To solve the tennis environment, the agents have to work together: they've got to collaborate to achieve the goal, which is to keep the ball in play. Both agents have their own local observations, own policies and own actions.
During training,
- the critic uses extra information: all states observed and actions taken by all other agents.
- each actor has only access to its agents own observation and actions.
During execution, only the actors are present and only its own states and observations can be used.
This approach of decentralized actor and centralized critic has been adopted by this paper and is shown in this figure
The network consists of two networks: The actor network and the critic network.
- Input layer: 33 input nodes: size of state vector
- Hidden layer 1: 128 nodes, ReLU activations
- Hidden layer: 64 nodes,ReLU activations
- Output layer: 4 output nodes: size of action vector, tanh activation
- Input layer: 33+4 input nodes: size of state and action vector per agent
- Hidden layer 1: 256 nodes, ReLu activation
- Hidden layer: 64 nodes, ReLu activation
- Output layer: 1 no activation, Q Value. In DDPG the critic is used to approximate the maximizer of the Q values of the next state.
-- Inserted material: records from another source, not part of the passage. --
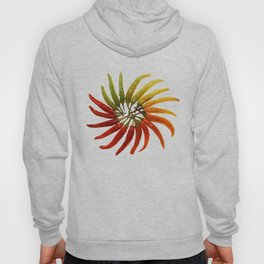 Charleston Hot Peppers Color Wheel Hoody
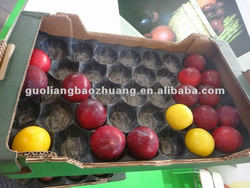 China/SGS/Many Sizes/Lemon Fruit or Vegetable Tray with Different Sizes and Color in Food Grade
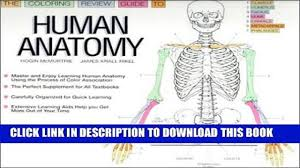 Human Anatomy Images Free Download Read Kindle The Coloring Review Guide To Human Anatomy Free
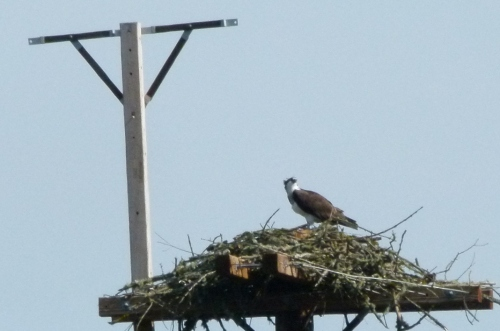 osp-nest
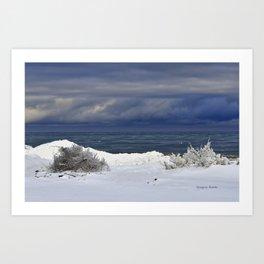 Winter Beach Shrubs Art Print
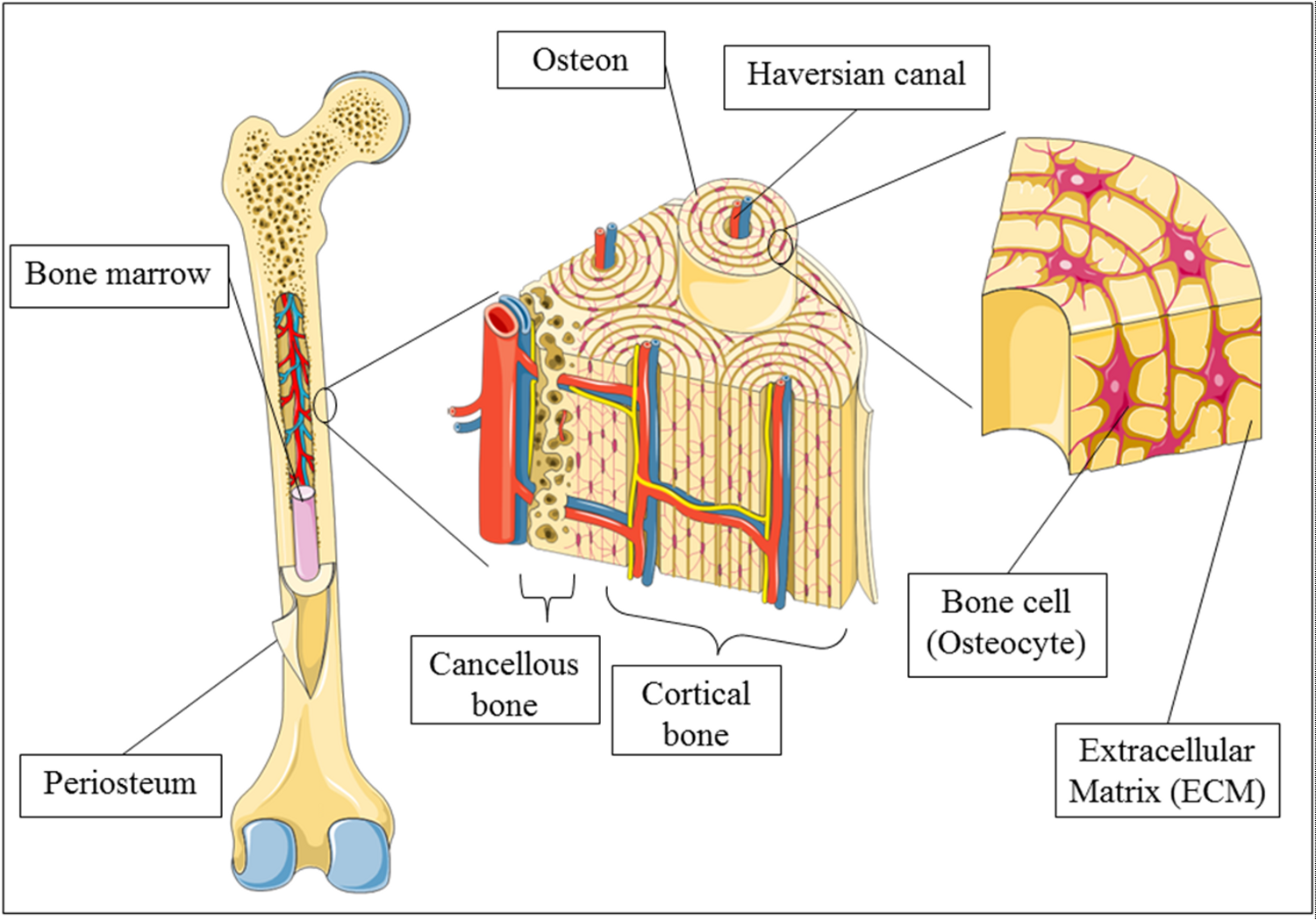 skeletal tissue Blood vessels and nerve fibers are distributed throughout the entirety of skeletal  tissue, and play important roles during bone development and fracture healing.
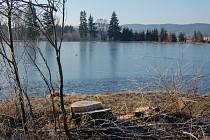 TŘI VRBY. Pohled na rybník se změnil. Odborná lesnická firma vysekala přestárlé topoly.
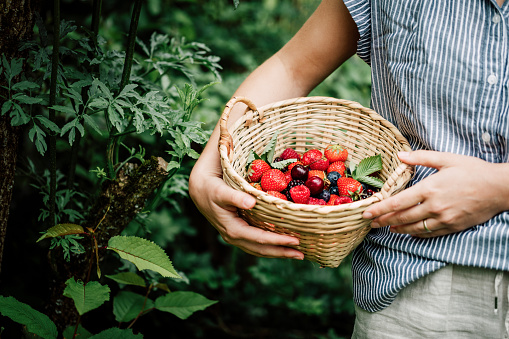 Close-up of a woman collecting fruits and berries in a wicker basket in garden. Female picking fresh berries.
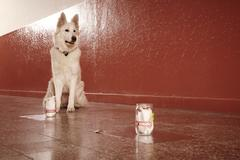 Positive identification of victim odor traces by police dog on location Stock Photos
- n_episodes Maximum number of episodes. Default: 20000
- ou_noise Starting noise of the Ornstein–Uhlenbeck process noise. Setting this to zero makes your agent unable to learn. Default: 2.0
- ou_noise_decay_rate Rate with which to decay the noise after each epoch. Default: 0.998
- buffer_size Size of the replaybuffer in samples. Default: 1000000
- batch_size size of batches to sample. Default: 512
- update_every after how many epochs to update the agents. Default: 2
- tau rate at which to softupdate the networks. Default: 0.01
- lr_actor Learning rate of the actor. Default: 0.001
- lr_critic Learning rate of the critic. Default: 0.001
Episode 100 Average: 0.002 Min:0.000 Max:0.100
...
Episode 600 Average: 0.104 Max:0.300
Episode 900 Average: 0.283 Max:2.600
Episode 926 Average: 0.503 Max:2.600
Environment solved after 926 episodes!
Here's a plot that shows the development of scores and moving average per episode.
To improve the agents performance
- train longer
- try different learning rates, maybe decaying the noise faster and...
- of course: implement a scaled up version of PPO and play Starcraft!